El ángel le miró con cierta mescolanza de convalecencia y vergüenza, respondiendo, en armonía resonante:

- ¿Quién ha sido el responsable de su ceguera, Genoah? Dios no otorga cielo a los de tu clase. Nuestro padre eterno no ha pensado en ningún destino fuera de este mundo para ustedes, hijos, esencia del divino. ¿Por qué ha decidido engañarse? Gracias a ello su existencia ha sido en extremo interrumpida. Su carne ahora será alimento de buitres y sus huesos se volverán polvo de las montañas. Ahora, gracias a su ofuscamiento, Genoah dejará de ser.

Los ojos de Genoah se llenaron ahora de lágrimas y sangre.

-¿Entonces mis acciones no fueron guiadas por ningún atisbo de eternidad? Si todo fue un juego de mis sentidos, sin duda he de ser el mayor de los idiotas.

Para lo que el ángel respondió.

- No sea tan duro con usted, pues la naturaleza del hombre se balancea entre sus sentires exteriores, los sentires blasfemos, e interiores, aquellos sentimientos que lo condenan. El hombre es un ser inconforme que siempre busca lo que está más allá de la cordillera. Usted no es el mayor de los idiotas. Es simplemente humano. Sus acciones fueron guiadas por la curiosidad y esa curiosidad logrará grandes cosas a través de los siglos.
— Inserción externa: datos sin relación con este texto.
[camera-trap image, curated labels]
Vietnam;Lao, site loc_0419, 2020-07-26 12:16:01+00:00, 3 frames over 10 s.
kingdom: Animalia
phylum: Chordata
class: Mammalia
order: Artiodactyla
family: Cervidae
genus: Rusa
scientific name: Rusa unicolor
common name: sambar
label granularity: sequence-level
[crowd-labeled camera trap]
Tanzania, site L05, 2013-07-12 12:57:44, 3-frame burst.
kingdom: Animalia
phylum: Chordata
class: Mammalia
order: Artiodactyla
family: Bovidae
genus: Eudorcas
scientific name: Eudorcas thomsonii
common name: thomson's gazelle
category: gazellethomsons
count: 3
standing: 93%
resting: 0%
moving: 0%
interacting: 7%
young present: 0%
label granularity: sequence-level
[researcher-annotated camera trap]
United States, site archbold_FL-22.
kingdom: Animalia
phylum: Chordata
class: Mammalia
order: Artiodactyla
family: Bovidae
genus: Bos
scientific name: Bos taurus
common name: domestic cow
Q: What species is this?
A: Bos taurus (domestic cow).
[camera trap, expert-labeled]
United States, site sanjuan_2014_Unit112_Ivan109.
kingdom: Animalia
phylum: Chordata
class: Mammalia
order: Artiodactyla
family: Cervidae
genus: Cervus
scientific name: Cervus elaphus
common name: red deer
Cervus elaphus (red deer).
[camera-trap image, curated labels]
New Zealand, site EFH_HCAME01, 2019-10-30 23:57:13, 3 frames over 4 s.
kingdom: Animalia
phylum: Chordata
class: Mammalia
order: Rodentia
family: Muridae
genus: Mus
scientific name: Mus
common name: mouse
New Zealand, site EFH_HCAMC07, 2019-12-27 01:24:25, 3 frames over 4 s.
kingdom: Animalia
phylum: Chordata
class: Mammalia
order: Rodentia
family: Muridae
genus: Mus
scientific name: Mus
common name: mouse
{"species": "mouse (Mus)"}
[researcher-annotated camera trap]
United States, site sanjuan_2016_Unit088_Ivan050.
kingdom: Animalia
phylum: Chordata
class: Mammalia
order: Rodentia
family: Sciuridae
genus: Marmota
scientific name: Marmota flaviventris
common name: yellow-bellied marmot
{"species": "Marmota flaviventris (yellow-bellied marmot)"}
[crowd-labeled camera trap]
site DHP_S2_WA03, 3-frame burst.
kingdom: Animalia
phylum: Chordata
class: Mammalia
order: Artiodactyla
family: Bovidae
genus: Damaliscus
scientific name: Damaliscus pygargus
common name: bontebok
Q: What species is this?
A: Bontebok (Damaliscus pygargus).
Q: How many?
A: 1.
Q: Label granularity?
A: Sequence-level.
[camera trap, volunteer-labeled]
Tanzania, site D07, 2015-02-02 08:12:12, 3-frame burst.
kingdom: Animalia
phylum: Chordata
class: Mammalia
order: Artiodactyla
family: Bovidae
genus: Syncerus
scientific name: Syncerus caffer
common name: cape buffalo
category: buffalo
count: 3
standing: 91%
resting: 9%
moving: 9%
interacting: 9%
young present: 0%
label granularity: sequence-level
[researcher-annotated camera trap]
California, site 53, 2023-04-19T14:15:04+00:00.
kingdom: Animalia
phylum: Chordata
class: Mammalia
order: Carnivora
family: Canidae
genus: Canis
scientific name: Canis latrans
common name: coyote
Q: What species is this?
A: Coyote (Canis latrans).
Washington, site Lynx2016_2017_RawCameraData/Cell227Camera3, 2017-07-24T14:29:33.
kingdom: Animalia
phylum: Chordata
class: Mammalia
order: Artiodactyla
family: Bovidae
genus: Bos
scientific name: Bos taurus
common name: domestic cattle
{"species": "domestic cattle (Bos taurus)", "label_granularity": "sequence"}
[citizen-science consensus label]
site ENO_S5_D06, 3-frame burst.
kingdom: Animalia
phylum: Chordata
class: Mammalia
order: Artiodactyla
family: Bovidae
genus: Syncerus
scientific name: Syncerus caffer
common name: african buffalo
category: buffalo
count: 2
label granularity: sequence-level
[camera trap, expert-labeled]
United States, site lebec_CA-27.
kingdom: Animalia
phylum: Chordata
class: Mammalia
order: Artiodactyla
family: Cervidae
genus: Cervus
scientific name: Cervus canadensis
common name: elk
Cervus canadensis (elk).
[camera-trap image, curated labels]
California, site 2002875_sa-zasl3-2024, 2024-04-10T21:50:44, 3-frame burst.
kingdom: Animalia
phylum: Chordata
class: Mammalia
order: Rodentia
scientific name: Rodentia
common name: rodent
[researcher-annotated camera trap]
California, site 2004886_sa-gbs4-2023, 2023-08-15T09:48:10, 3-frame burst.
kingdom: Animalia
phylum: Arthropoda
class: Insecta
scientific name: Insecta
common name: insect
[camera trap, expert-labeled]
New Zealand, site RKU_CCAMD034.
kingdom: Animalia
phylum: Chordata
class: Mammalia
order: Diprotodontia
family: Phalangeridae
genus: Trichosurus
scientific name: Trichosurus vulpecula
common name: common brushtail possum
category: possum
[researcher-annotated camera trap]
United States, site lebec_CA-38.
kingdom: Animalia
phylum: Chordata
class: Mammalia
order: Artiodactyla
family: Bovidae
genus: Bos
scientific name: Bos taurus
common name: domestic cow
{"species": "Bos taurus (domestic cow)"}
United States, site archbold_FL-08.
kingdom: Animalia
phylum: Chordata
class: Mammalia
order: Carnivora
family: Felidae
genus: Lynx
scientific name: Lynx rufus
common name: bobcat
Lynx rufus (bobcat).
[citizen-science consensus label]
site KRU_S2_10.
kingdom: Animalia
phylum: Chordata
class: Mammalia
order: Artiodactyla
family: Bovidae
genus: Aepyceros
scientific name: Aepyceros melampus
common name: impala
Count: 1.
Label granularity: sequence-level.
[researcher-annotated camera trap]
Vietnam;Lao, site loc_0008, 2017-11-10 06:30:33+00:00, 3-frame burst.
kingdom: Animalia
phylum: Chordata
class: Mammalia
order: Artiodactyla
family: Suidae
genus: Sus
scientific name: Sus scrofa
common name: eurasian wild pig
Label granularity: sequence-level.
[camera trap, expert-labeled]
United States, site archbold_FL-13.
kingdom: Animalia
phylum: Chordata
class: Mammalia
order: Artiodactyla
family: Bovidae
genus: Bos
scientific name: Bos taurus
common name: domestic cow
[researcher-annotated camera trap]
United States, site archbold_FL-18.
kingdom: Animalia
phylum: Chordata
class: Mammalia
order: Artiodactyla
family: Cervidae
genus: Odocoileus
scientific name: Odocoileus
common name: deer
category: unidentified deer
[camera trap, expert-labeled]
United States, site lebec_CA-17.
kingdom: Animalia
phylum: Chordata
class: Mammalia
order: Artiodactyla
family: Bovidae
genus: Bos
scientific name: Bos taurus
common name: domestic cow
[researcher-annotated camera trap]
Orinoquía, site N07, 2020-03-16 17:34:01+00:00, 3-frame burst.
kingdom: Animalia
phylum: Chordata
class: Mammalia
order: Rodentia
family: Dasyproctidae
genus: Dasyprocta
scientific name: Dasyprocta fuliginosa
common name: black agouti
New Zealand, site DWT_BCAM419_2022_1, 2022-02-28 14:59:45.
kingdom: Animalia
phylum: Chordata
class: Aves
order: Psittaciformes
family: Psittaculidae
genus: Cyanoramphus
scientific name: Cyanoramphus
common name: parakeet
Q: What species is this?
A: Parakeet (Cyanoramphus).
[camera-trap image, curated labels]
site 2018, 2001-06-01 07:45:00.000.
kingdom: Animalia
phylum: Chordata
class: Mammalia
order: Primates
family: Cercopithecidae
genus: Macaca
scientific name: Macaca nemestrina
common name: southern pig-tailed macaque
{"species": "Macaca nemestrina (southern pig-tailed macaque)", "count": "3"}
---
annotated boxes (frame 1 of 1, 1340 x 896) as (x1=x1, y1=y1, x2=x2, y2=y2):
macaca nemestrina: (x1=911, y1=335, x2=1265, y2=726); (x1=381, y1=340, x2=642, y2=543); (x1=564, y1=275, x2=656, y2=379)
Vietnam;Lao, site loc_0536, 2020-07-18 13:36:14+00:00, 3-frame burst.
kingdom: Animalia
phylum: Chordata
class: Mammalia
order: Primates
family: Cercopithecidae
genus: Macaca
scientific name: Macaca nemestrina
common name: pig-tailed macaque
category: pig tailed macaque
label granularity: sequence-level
Pero usted y su camino terminan aquí, Genoah. Olvídese de vivir, pues su camino erró y perdió su oportunidad sobre la tierra. Ahora su energía se dispersará y regresará al caos para continuar el ciclo interminable de novelesca entretención.

La sangre emanaba en increíble cantidad. Genoah Terminó agazapado en un lago carmesí y cuando las palabras del ser concluyeron, parecieron condenarle a la oscuridad de la muerte. Genoah no volvería a este mundo, Genoah murió y desvaneció para siempre. Nadie recordaría a Genoah y así, él perecería verdaderamente en la eternidad.